The early US edition of Piccadilly Jim included a frontispiece and seven inserted illustrations drawn by May Wilson Preston, who had illustrated the story in the Saturday Evening Post. Wodehouse dedicated the US edition of the novel to his step-daughter Leonora: "To my step-daughter Lenora [sic], conservatively speaking the most wonderful child on earth".

The UK edition was the first novel written by Wodehouse to be published by Herbert Jenkins. The book was also the first of Wodehouse's novels to be translated into a foreign language, Swedish. Published in 1920 in Stockholm, it was translated into Swedish by Hanny Flygare.

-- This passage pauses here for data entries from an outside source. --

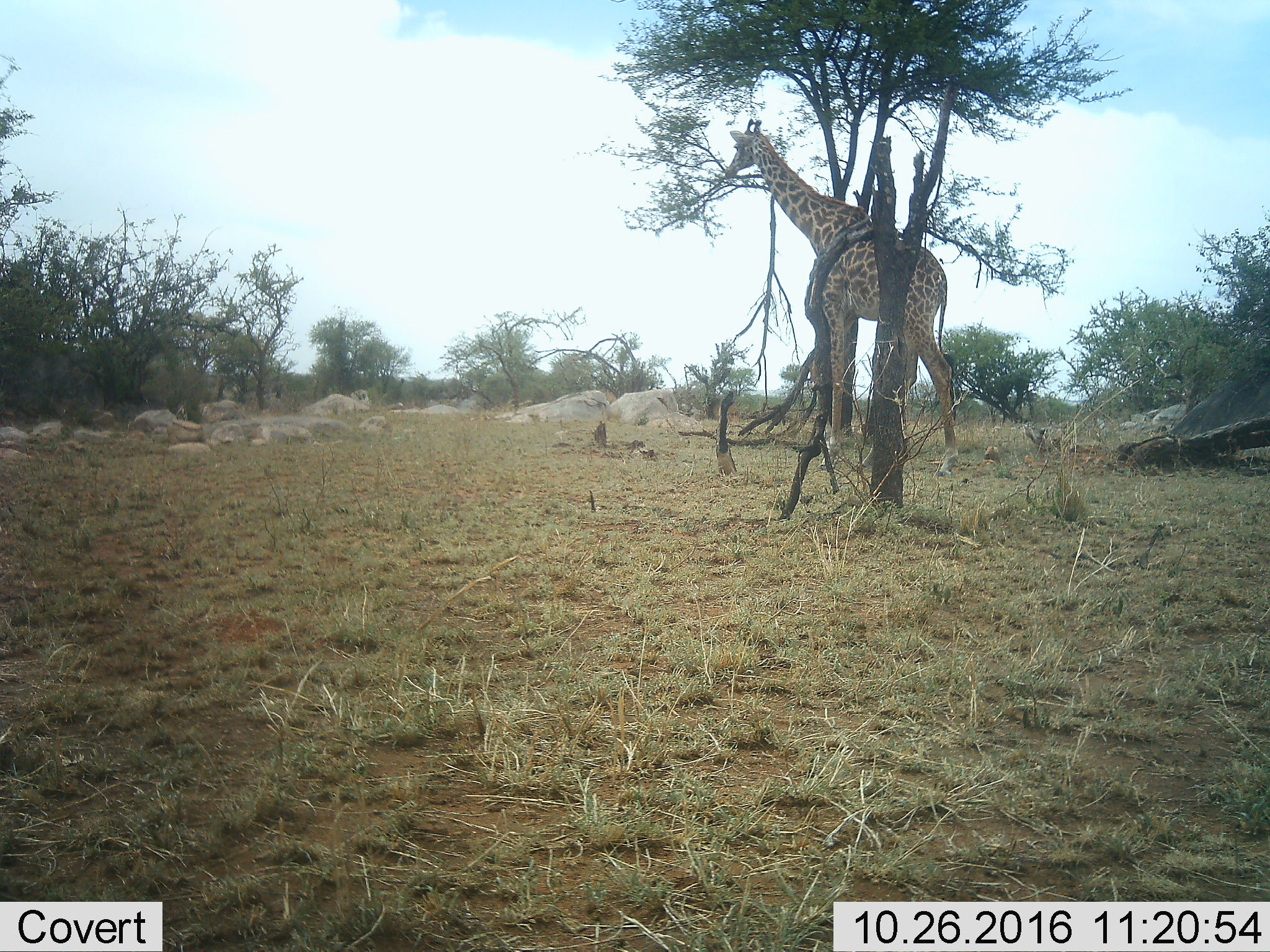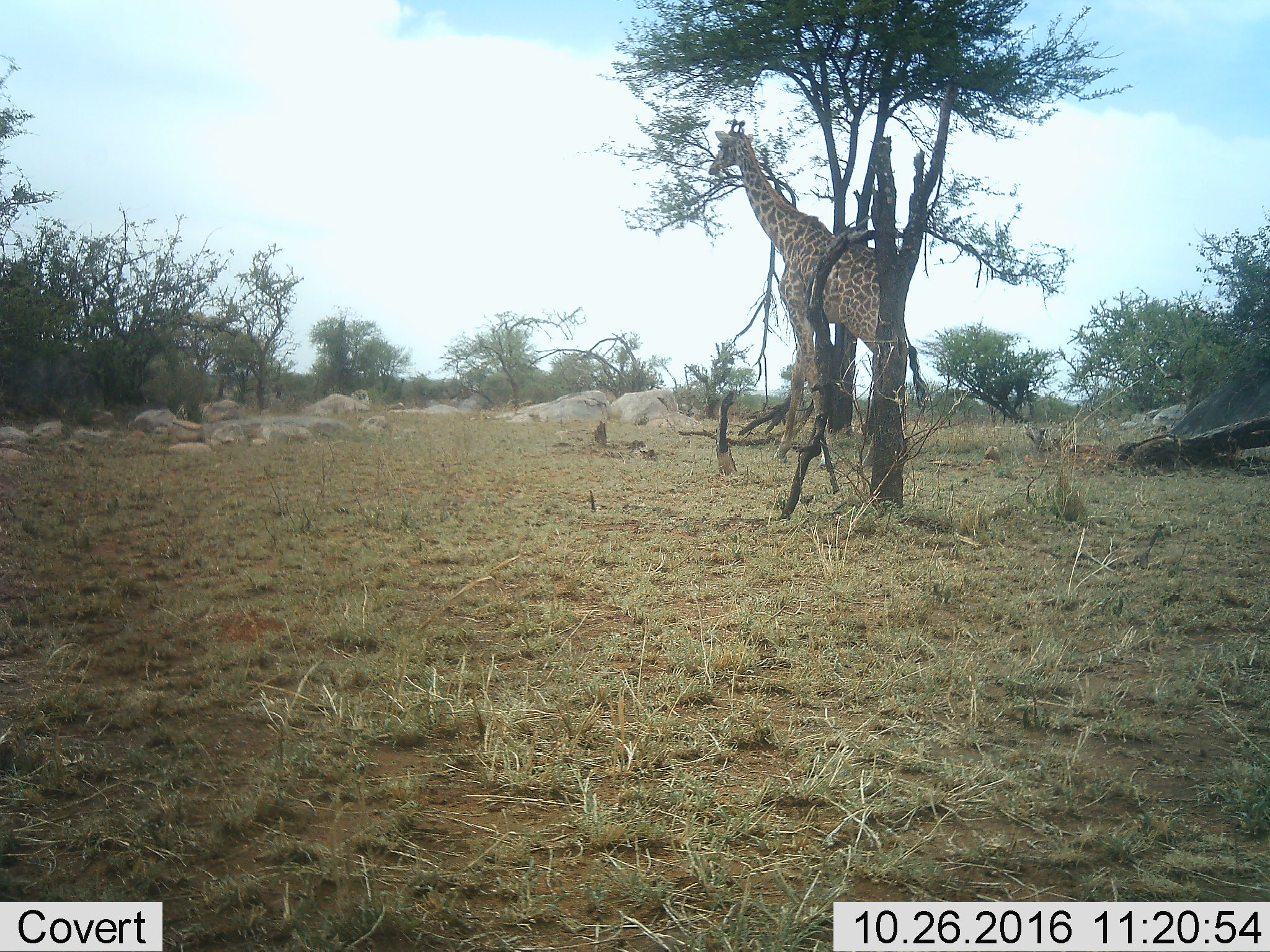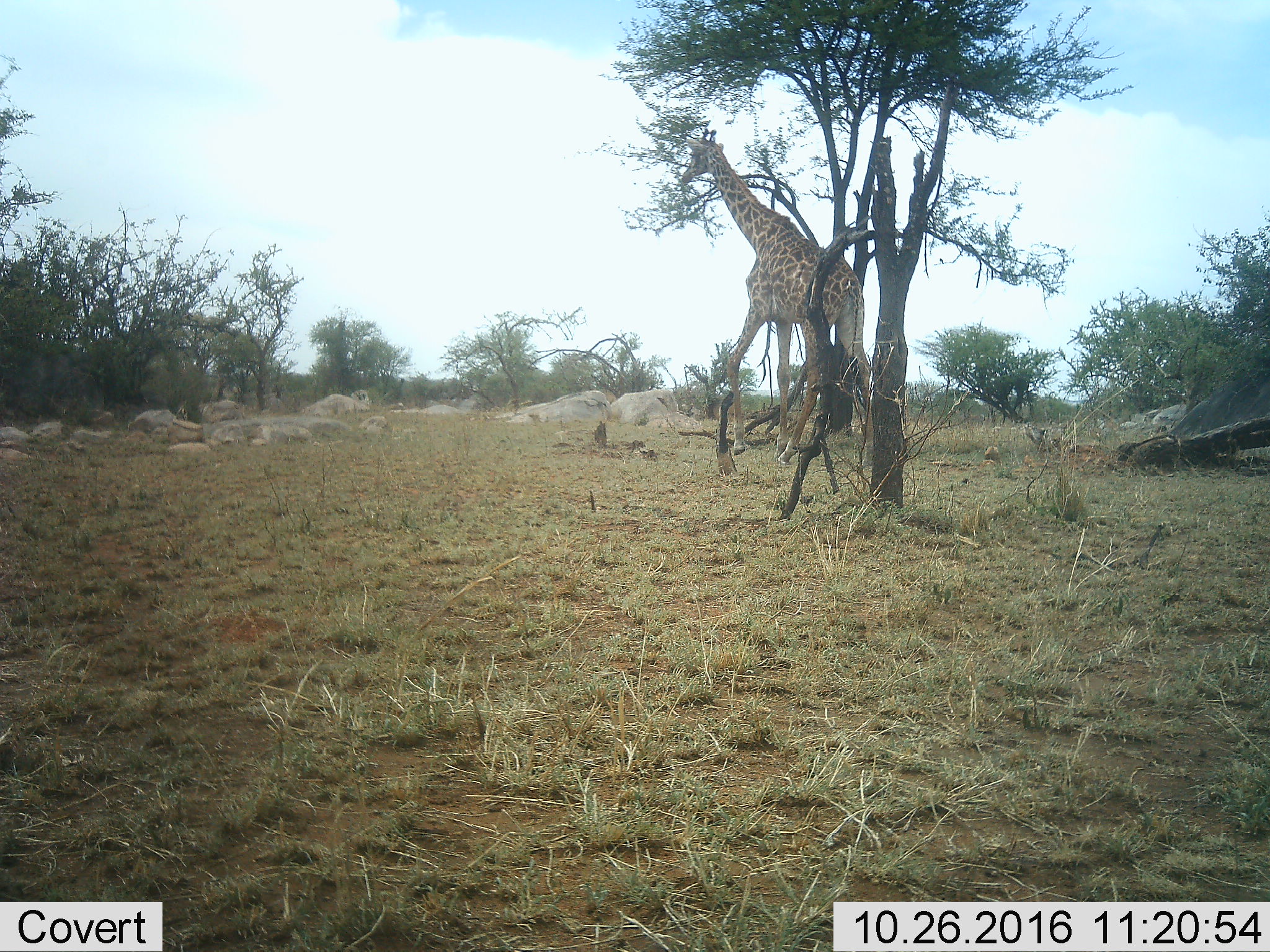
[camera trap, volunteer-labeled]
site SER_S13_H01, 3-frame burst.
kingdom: Animalia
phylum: Chordata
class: Mammalia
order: Artiodactyla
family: Giraffidae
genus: Giraffa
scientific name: Giraffa camelopardalis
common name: giraffe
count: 1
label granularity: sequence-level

An excerpt from the novel was included in the 1977 anthology Benny Green's The Cricket Addict's Archive, along with an excerpt from another Wodehouse novel, Psmith in the City.

==Adaptations==
The novel was adapted as a play in 1918 by Guy Bolton.

Piccadilly Jim has been adapted as a film three times. In the 1919 film, Jimmy Crocker was played by Owen Moore. In the 1936 film, he was played by Robert Montgomery. In the 2004 film, he was played by Sam Rockwell.